What should I do when I receive an online question
First rule for handling online problems: Ensure the availability of online services and reduce the impact of faults in the first place.
Mobile personnel handling process:
- Synchronize yourself within the problem group as soon as possible to follow up on the problem
- Evaluate the impact scope of the problem, confirm the severity of the problem, consider whether to roll back and go through the degradation process, and report the results to the R&D owner
Current monitoring platforms: Prajna real-time data monitoring platform, CAT real-time error log platform and GALAXY log platform.
Prajna can check the data in real time. Ideally, there is a correlation field value for each indicator, so you can check the abnormal data of the day
CAT can observe the abnormal error data of the current day, and compare the data between colleagues on the previous day and the same day last week to see whether there are abnormal errors.
GALAXY can collect the data of the previous day, and can pull the data of colleagues on the previous day and the same day last week to simulate the data of the day. - Analyze and locate the problem and update the progress in the problem group
Analysis of positioning problems:
The following operations need to be synchronized:
How can data be used to help locate problems
1. Check the number and content of each error log on the project panel of PRAjna or CAT
2. If the token of the user is obtained, the user’s row is retrieved from the log system (Prajna, CAT, or back-end log) to recover the process and scenario of the problem
Problem handling process of the R&D owner:
- Decide whether to roll back or degrade based on the scope of impact feedback from mobile personnel and inform product and QA
- Assign personnel to solve analysis and location problems and synchronize staffing to the problem group
- Perform the fault upgrade process. 1. If the designated troubleshooter cannot locate the fault within 10 minutes, arrange all troubleshooters to troubleshoot the fault. All staff can not locate within 10 minutes, the R&D owner will report the current situation to the upper management
- After the problem is located and resolved, prepare to resume work on the line. A. If the rollback scheme is adopted, regression the Bugfix branch through QA testing, set the date for re-submission, and execute the normal release process B. If the degradation process is adopted, QA will be notified to do regression test after online recovery, and the developer will continue to observe abnormal data on the monitoring system for half an hour. If the data is stable, the problem will be confirmed as solved.

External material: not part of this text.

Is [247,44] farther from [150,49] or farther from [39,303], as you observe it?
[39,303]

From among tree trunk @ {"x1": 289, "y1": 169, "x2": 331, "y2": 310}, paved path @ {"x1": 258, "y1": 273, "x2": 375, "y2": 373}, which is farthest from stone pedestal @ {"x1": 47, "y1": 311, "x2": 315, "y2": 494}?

5. Arrange related personnel to complete casestudy and follow-up after the online problem is solved.
Small program common problems troubleshooting method
Login prompt “service error” will appear on the navigation page, payment confirmation page, shopping cart page. Check whether the HTTP status code of the login request is 403. If the status code is 403, the login request is controlled by risk. If the status code is 403, the account center returns an exception
Payment prompt “This transaction is abnormal, please try again later”. Users are controlled by wechat risk
The cache problem should not appear in the data, after closing the page, within 5 minutes to open a new page with the data, it is likely to be the wechat cache problem.
The payment prompt service error is likely to be a health check problem. It is recommended to pull the backend to view related logs
The message wechat login failed is displayed. The access to the account center times out
Communication methods during troubleshooting
When communicating with a third party for troubleshooting, pay attention to timely and complete communication of information. In addition to feeding back the problem phenomenon, you must also feedback the analysis data of the problem to the third party so that the third party can be familiar with the problem as soon as possible.
(In the case shown in the figure, the data of our analysis was not directly fed back to the third party, nor was it the first communication obtained)
If there is no reply from the third party, contact the third party directly by phone to solve the online problem more quickly. It is a must for both the business and the third party. Do not worry about it.
If the person in charge of the third party cannot give due feedback, contact the team leader in time to find someone familiar with the business as soon as possible.